**Instructions for the task**
Below are records to be transcribed exactly; any pictures should be left out.

**Stored data entries**
◆ ◆ ◆ ◆ ◆ ◆ ◆
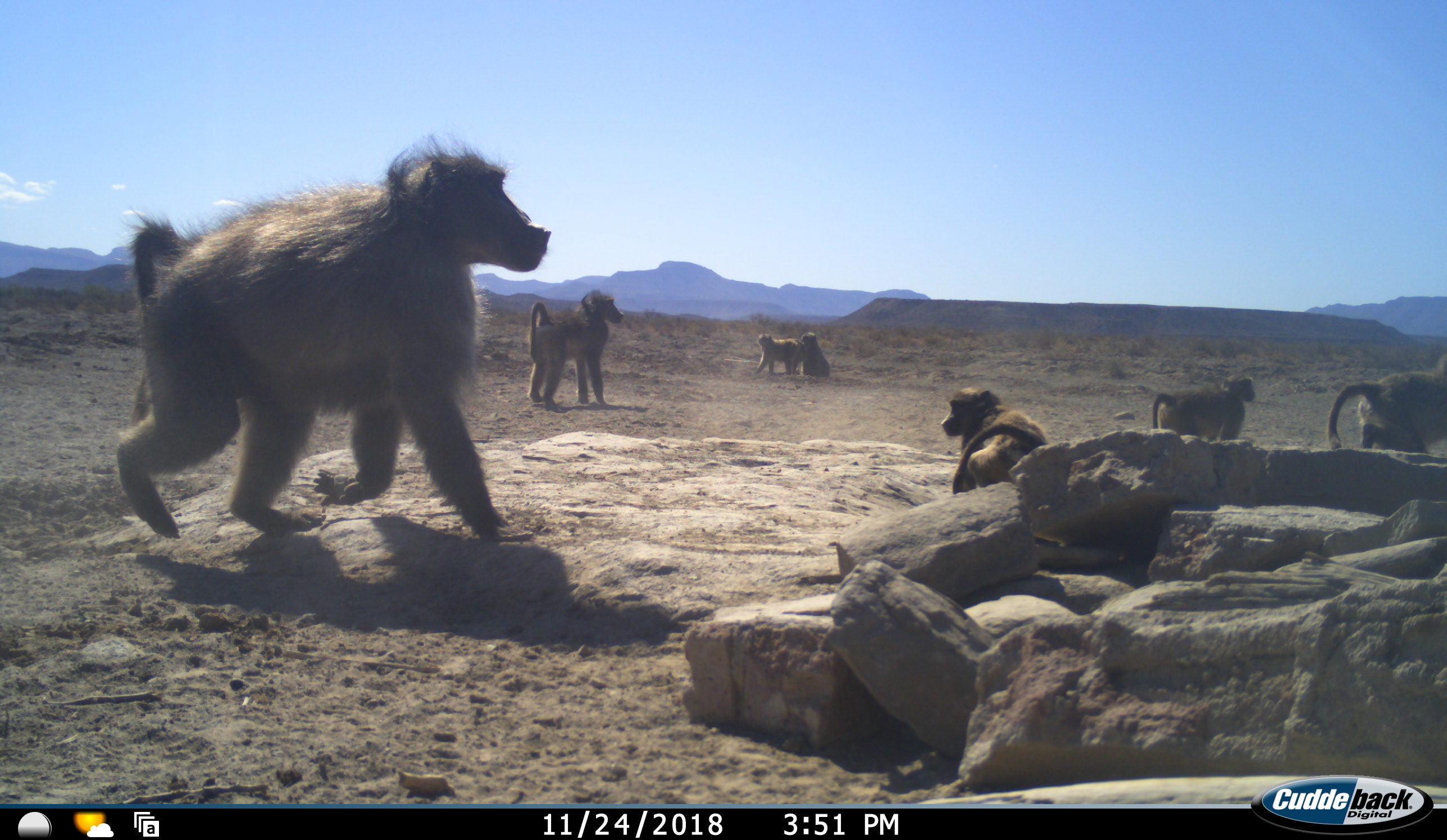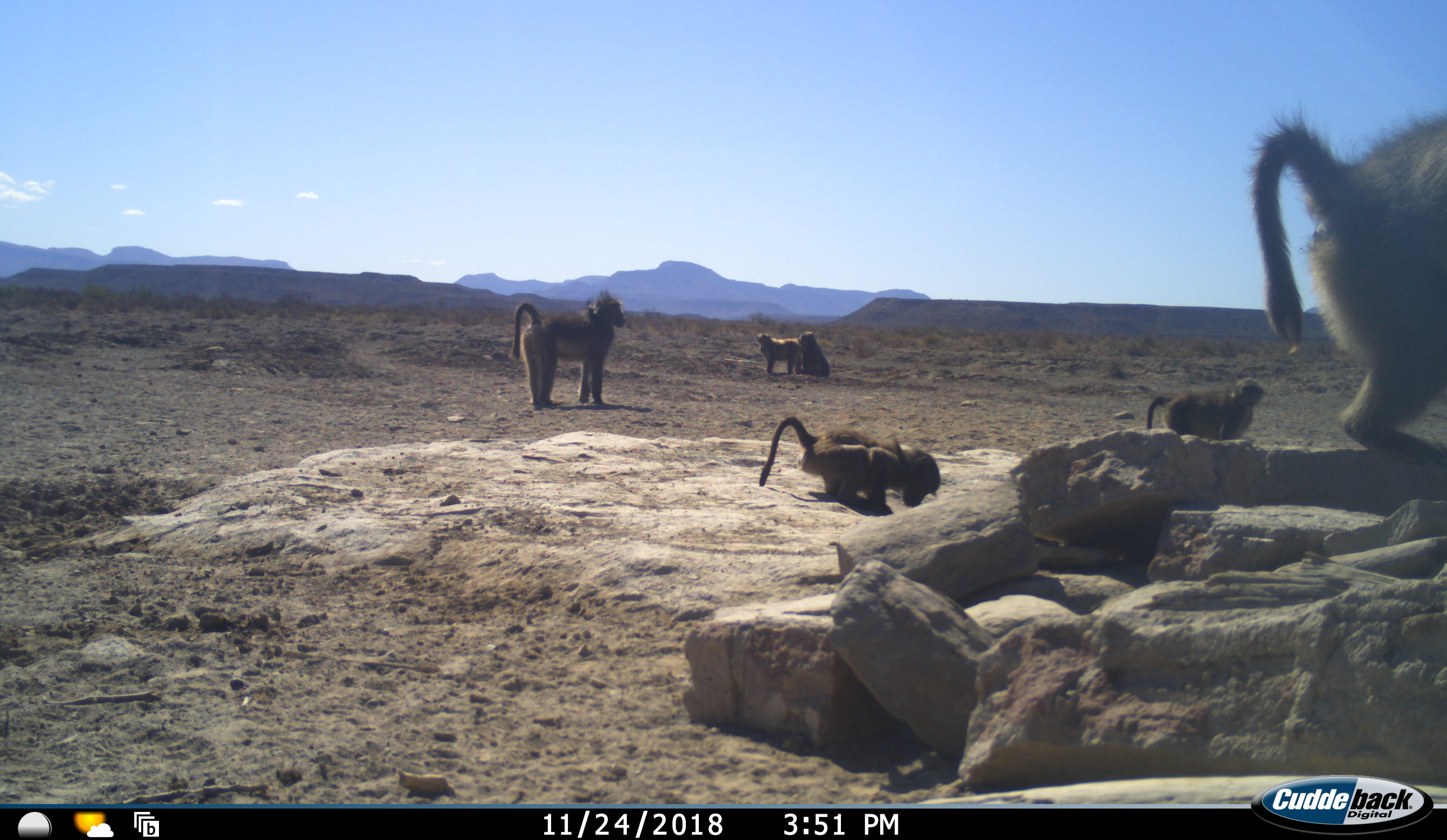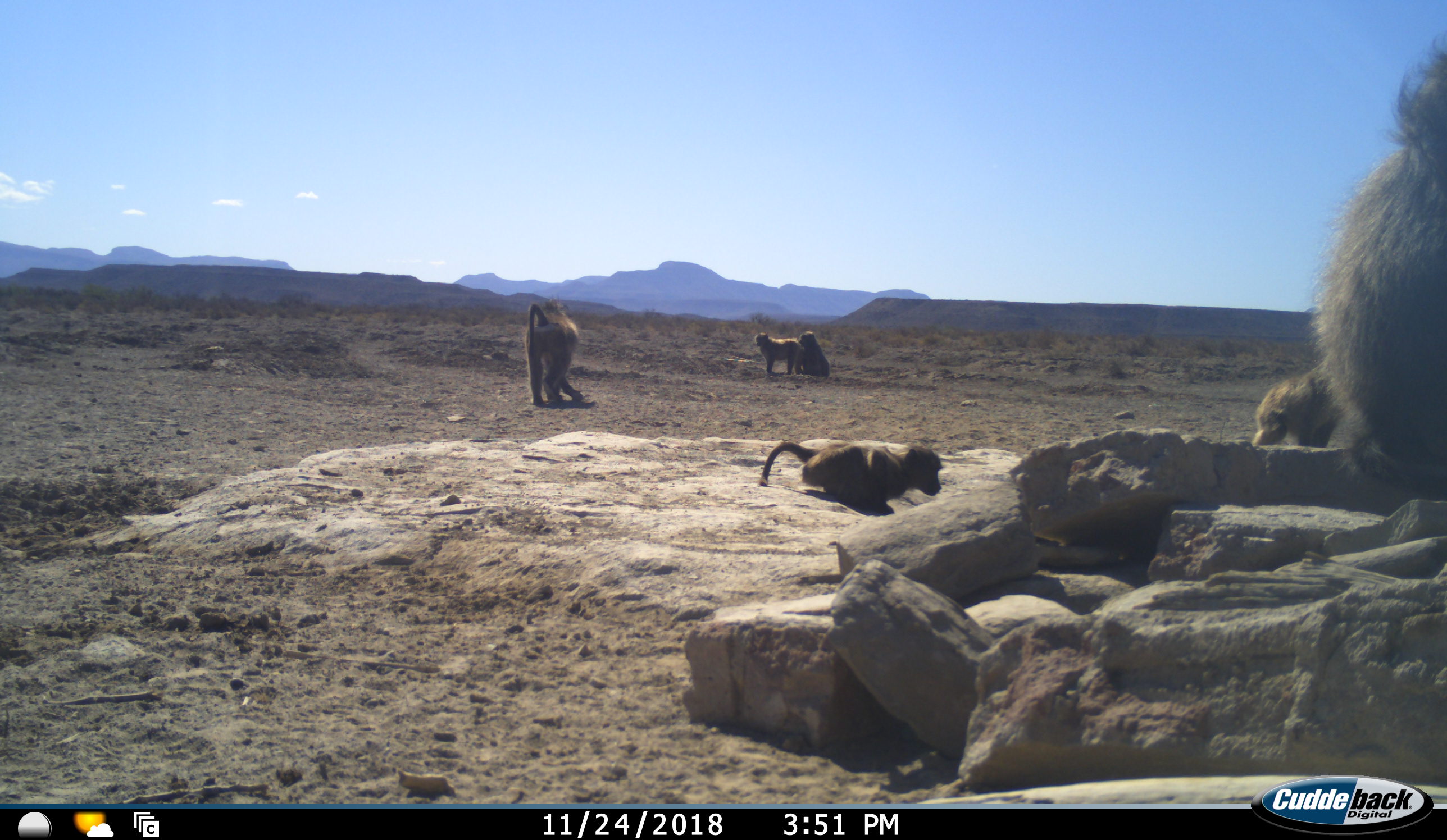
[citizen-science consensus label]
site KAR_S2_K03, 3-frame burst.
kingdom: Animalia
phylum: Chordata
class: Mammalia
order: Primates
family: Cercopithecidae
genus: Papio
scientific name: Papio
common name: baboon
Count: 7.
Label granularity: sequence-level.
◆ ◆ ◆ ◆ ◆ ◆ ◆
**Written response**
[citizen-science consensus label]
site KAR_S2_K03, 3-frame burst.
kingdom: Animalia
phylum: Chordata
class: Mammalia
order: Primates
family: Cercopithecidae
genus: Papio
scientific name: Papio
common name: baboon
Count: 7.
Label granularity: sequence-level.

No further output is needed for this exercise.